§ **Vorliegender Text**:
########################################
Und im Bereich Inkubatoren übernimmt die Alpenrepublik mittlerweile sogar die Vorreiterrolle. Die Bereitschaft österreichischer Unternehmen, Finanzinvestoren an Bord zu holen, steigt sprunghaft an. Das war auch dringend notwendig, denn Österreich ist mit einem Fondsvolumen von knapp 200 Mio. Euro in einem westeuropäischen Ranking am untersten Ende zu finden: Nur 0,4 % des europäischen Investitionsvolumens entfielen auf Österreich – da kommt sogar der österreichische Aktienmarkt – gemessen an seiner Kapitalisierung – mit nur 1 % auf einen höheren Prozentsatz. Schwachstellen gibt es besonders auf Investorenseite: Die österreichischen Institutionellen haben sich vielfach im Rahmen ihrer Anlagepolitik noch überhaupt nicht mit dieser alternativen Asset Class beschäftigt.
########################################
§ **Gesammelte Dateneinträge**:
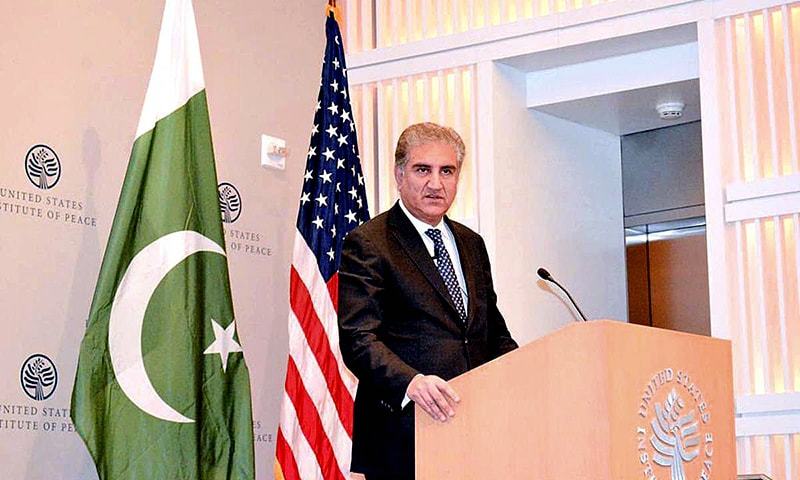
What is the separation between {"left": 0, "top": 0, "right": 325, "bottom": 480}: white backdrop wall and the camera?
457 centimetres

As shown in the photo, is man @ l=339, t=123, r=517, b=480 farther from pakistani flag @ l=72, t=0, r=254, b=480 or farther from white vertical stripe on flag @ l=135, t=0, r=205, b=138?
white vertical stripe on flag @ l=135, t=0, r=205, b=138

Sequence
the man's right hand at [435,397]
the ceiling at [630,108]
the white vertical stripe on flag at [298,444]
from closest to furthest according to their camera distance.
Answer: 1. the man's right hand at [435,397]
2. the white vertical stripe on flag at [298,444]
3. the ceiling at [630,108]

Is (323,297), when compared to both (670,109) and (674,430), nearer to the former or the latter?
(670,109)

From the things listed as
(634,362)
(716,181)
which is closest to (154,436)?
(634,362)

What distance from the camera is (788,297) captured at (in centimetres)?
488

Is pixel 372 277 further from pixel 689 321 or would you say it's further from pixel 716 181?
A: pixel 689 321

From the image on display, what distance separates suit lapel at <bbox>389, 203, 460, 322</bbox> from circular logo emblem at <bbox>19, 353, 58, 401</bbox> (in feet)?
5.64

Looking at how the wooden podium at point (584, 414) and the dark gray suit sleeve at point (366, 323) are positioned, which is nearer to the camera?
the wooden podium at point (584, 414)

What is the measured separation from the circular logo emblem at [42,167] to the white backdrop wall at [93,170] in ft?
0.07

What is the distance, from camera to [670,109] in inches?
229

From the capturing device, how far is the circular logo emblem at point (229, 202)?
18.1 ft

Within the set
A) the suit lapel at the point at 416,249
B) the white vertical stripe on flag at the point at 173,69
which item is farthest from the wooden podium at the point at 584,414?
the white vertical stripe on flag at the point at 173,69

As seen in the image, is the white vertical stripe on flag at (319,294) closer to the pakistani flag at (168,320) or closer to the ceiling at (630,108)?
the pakistani flag at (168,320)

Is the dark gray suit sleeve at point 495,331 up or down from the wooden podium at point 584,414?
up
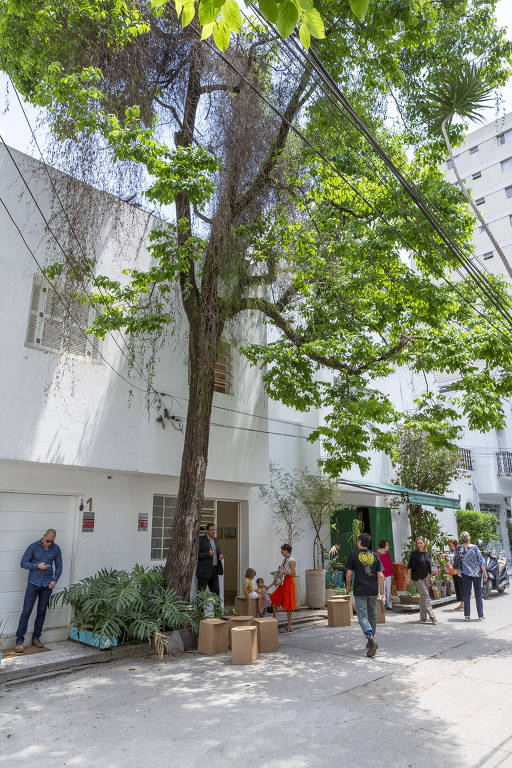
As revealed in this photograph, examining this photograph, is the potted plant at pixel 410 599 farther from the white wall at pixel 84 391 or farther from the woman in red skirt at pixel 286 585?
the white wall at pixel 84 391

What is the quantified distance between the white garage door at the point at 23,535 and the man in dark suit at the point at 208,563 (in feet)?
7.74

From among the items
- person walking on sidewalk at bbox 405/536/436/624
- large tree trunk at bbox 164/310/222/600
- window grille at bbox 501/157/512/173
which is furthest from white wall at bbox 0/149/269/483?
window grille at bbox 501/157/512/173

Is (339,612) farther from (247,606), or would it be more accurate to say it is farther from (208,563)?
(208,563)

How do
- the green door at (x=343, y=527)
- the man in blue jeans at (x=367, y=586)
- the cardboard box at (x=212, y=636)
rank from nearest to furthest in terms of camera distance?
the man in blue jeans at (x=367, y=586), the cardboard box at (x=212, y=636), the green door at (x=343, y=527)

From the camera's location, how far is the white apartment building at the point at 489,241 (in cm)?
2505

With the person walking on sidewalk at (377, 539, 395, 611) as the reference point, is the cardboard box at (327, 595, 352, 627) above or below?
below

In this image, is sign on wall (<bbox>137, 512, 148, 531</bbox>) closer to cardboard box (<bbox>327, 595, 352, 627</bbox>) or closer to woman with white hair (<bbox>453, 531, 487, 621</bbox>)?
cardboard box (<bbox>327, 595, 352, 627</bbox>)

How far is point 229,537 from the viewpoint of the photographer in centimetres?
1298

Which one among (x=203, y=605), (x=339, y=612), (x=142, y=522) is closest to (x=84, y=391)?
(x=142, y=522)

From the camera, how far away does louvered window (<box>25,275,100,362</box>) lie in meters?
8.84

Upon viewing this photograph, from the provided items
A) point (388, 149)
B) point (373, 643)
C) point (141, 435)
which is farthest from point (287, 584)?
point (388, 149)

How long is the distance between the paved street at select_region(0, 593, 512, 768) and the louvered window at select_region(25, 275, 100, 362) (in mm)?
4975

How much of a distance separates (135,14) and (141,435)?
686cm

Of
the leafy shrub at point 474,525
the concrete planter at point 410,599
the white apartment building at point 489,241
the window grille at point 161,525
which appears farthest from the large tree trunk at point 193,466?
the white apartment building at point 489,241
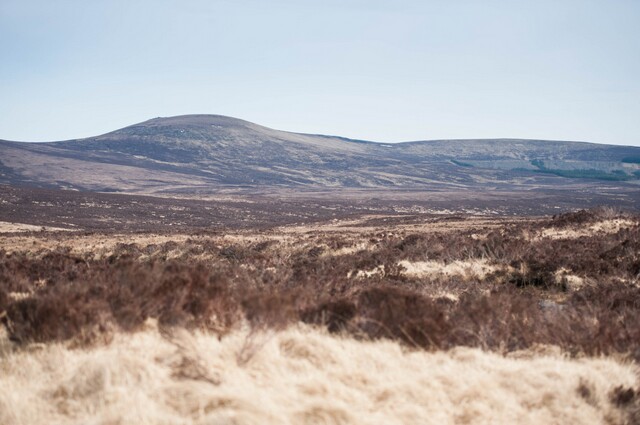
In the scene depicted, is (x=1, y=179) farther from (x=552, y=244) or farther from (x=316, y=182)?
(x=552, y=244)

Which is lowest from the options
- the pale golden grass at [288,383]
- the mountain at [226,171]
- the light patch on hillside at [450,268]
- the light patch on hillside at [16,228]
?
the light patch on hillside at [16,228]

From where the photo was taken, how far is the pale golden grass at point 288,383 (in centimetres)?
420

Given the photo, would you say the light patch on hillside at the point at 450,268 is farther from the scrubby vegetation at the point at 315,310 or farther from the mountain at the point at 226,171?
the mountain at the point at 226,171

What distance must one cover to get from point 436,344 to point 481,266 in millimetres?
8425

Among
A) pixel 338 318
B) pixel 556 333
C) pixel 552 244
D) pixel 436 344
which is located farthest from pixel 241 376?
pixel 552 244

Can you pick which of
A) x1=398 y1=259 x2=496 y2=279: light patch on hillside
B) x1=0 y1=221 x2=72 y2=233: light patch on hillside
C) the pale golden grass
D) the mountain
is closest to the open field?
the pale golden grass

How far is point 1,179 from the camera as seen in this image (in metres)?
109

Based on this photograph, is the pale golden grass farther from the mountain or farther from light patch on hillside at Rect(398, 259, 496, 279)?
the mountain

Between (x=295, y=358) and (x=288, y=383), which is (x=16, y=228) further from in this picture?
########################################
§ **Ihre Aufgaben**:
1. Wie groß ist laut dem Text über Finanzinvestoren in Österreich das österreichische Fondsvolumen?
2. Schreiben Sie aus dem Text über Finanzinvestoren in Österreich die Stelle von „Und im Bereich“ bis „Asset Class beschäftigt.“ wortgetreu ab.

§ **Lösungen**:
1. Knapp 200 Mio. Euro.

2.
Und im Bereich Inkubatoren übernimmt die Alpenrepublik mittlerweile sogar die Vorreiterrolle. Die Bereitschaft österreichischer Unternehmen, Finanzinvestoren an Bord zu holen, steigt sprunghaft an. Das war auch dringend notwendig, denn Österreich ist mit einem Fondsvolumen von knapp 200 Mio. Euro in einem westeuropäischen Ranking am untersten Ende zu finden: Nur 0,4 % des europäischen Investitionsvolumens entfielen auf Österreich – da kommt sogar der österreichische Aktienmarkt – gemessen an seiner Kapitalisierung – mit nur 1 % auf einen höheren Prozentsatz. Schwachstellen gibt es besonders auf Investorenseite: Die österreichischen Institutionellen haben sich vielfach im Rahmen ihrer Anlagepolitik noch überhaupt nicht mit dieser alternativen Asset Class beschäftigt.